• _Work required_:
Starting at the first line of the data, print every line up to and including the one with "Butterscotch - Domestic", but no pictures.

Captioned web images:
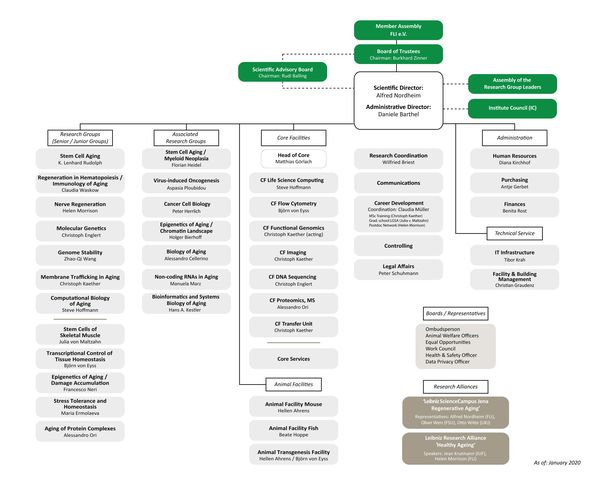 Organizational Chart of FLI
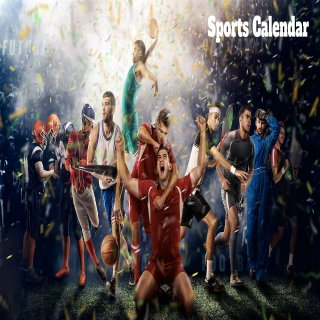 VOGOSPORT FAN calendar in January
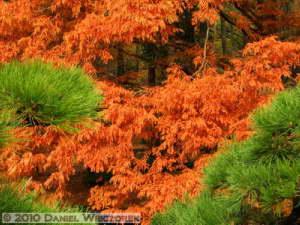 Nov26_121_JindaiBG_FallColorsRC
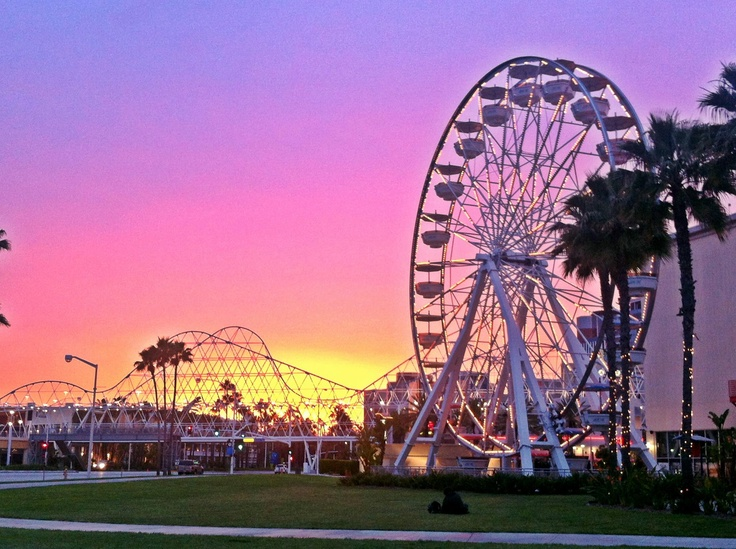 Downtown Long Beach Ca Pretty Someday Travel Pinterest And Winter Scenery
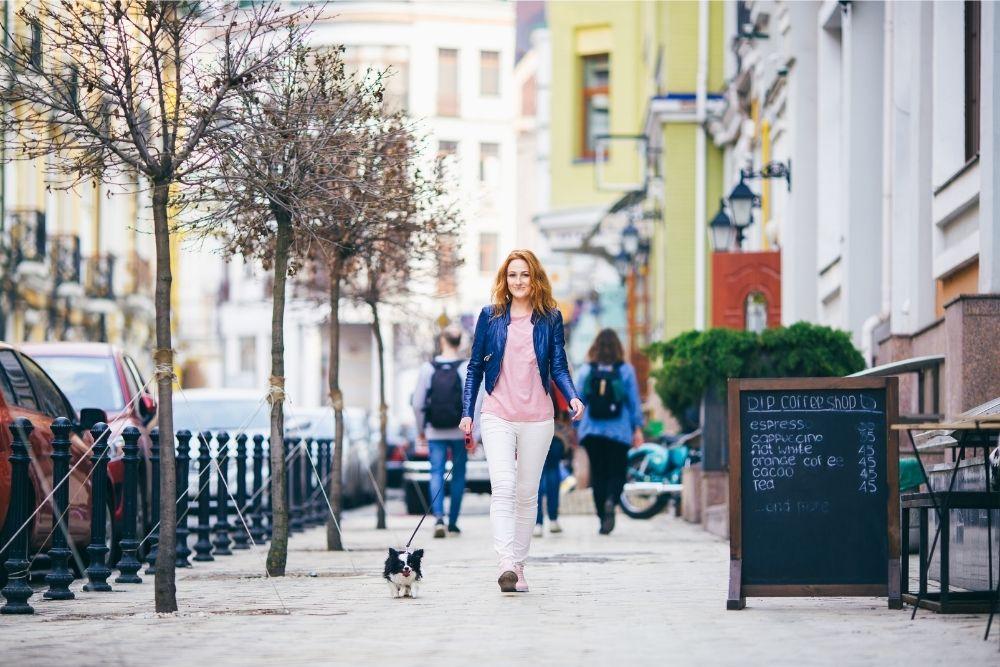 dog-outdoor-activity-explore-city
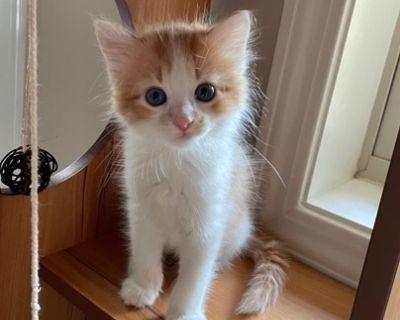 Butterscotch - Domestic Shorthair - Kitten Male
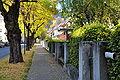 Klagenfurt Henselstrasse 21102008 67.jpg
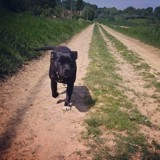 Chien Staffordshire Bull Terrier Naska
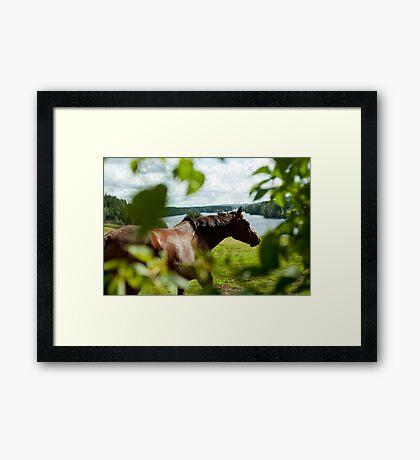 Häst, Fällfors Framed Print
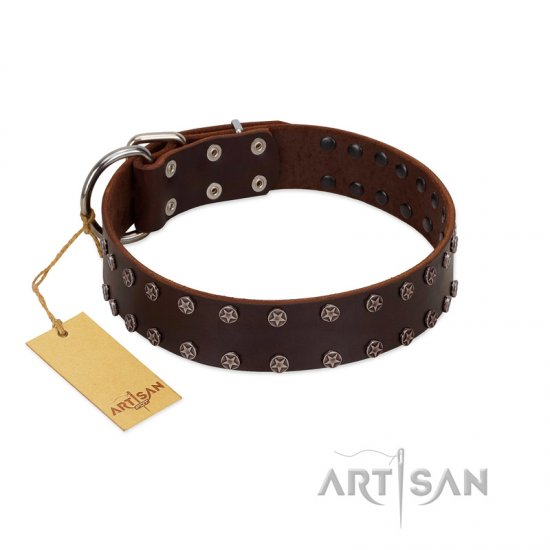 """Star Party"" Handmade FDT Artisan Brown Leather Amstaff Collar with Silver-Like Studs"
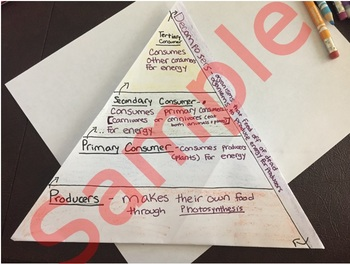 Food Chain/ Energy Flow pyramid interactive notes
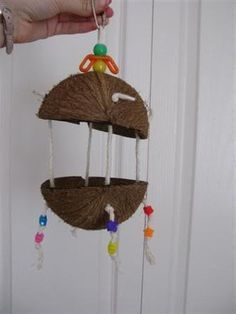 homemade bird toys   post 1 here s some coconut toys i made the birds thought some people ...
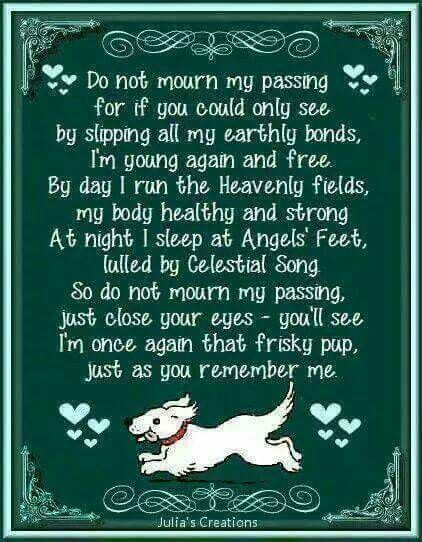 For A Loss Of One S Beloved Dog
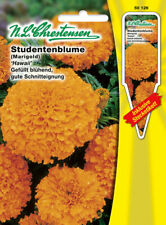 Studentenblume Hawaii orange gefüllt blühend Schnittblume Tagetes erecta 50126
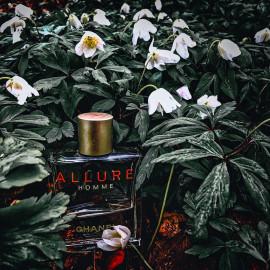 Allure Homme (Eau de Toilette) von Chanel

• _Solution_:
 Organizational Chart of FLI
 VOGOSPORT FAN calendar in January
 Nov26_121_JindaiBG_FallColorsRC
 Downtown Long Beach Ca Pretty Someday Travel Pinterest And Winter Scenery
 dog-outdoor-activity-explore-city
 Butterscotch - Domestic Shorthair - Kitten Male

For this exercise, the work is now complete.